__Extract__
# ***OFFICIAL*** 2013 NFL Discussion



## HitOrGetHit (Jun 29, 2009)

It's back


----------



## LL (Mar 12, 2011)

Saints fixing to make another title run brehs.


Sent from Verticalsports.com Free App


----------



## Killz (Oct 5, 2009)

Saints did look good on Sunday.


----------



## HitOrGetHit (Jun 29, 2009)

It was a shame Roddy White was playing injured. Falcons offense is so tough when everyone is healthy.


Sent from Verticalsports.com App


----------



## evilappendix (Jan 4, 2007)

Who dat??? Eked out another win yesterday, now 2-0 and in our division no less. It's not a Saints game unless I'm cursing at the television though. :laugh:


----------



## dlxrevolution (Jul 16, 2009)

Being a Panthers fan is so GD depressing...


----------



## Big_Charm (Jan 7, 2011)

My Steelers are taking a swan dive off the cliff as we speak ...:eek02:

Broncos and Seahawks are looking deep, I see that being the Championship game potentially at the SB, possibly the Patriot in the mix again too.


----------



## HitOrGetHit (Jun 29, 2009)

The Broncos are ridiculous. So much talent on that team.


----------



## HitOrGetHit (Jun 29, 2009)

RG3 is looking awesome today!


----------

__Work to complete__
(A) In the 2013 NFL thread, whose offense does HitOrGetHit call so tough when everyone is healthy?
(B) For each statement, say whether it agrees with the 2013 NFL thread, and support each yes or no with the deciding words quoted from the thread. (i) evilappendix reports that the Saints are now 2-0. (ii) Big_Charm expects the Steelers to do well. (iii) Roddy White was healthy when he played.
(C) Quote the 2013 NFL thread, everything from "## Killz (Oct" down to "everyone is healthy.".

[Records from a collection]
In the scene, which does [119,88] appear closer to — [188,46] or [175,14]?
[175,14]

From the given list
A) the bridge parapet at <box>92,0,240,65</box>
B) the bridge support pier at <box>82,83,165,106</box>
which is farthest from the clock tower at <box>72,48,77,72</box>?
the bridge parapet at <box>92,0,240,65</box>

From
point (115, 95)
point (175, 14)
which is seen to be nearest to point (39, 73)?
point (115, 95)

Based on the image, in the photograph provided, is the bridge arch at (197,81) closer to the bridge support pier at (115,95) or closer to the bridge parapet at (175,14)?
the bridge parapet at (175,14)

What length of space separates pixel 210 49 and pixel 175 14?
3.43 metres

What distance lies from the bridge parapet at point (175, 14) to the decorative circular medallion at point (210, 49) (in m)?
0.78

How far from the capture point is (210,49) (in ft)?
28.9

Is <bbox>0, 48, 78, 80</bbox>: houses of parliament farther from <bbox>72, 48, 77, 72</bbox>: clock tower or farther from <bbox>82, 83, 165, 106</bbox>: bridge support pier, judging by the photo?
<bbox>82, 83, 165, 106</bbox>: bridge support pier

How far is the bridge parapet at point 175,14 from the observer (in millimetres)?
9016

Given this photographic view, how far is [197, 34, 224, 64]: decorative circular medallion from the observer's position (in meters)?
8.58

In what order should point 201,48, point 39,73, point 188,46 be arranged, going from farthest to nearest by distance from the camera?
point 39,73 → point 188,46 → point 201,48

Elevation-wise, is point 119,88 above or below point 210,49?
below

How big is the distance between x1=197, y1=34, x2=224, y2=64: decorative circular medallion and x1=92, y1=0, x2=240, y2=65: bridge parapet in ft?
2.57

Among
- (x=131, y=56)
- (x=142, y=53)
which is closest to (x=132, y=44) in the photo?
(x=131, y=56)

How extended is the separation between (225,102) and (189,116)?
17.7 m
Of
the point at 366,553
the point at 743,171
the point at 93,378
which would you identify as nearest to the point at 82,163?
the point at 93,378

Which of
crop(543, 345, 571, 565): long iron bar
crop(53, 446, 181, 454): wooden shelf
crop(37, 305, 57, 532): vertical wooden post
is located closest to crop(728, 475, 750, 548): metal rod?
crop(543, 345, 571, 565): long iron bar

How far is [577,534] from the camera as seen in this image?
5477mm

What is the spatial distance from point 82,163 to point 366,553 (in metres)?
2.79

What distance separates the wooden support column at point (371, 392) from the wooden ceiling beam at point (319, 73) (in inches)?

__Task-by-task solutions__
(A) The Falcons' offense.

(B)
(i) Yes: "now 2-0 and in our division no less."
(ii) No: "My Steelers are taking a swan dive off the cliff as we speak"
(iii) No: "It was a shame Roddy White was playing injured."

(C)
## Killz (Oct 5, 2009)

Saints did look good on Sunday.


----------



## HitOrGetHit (Jun 29, 2009)

It was a shame Roddy White was playing injured. Falcons offense is so tough when everyone is healthy.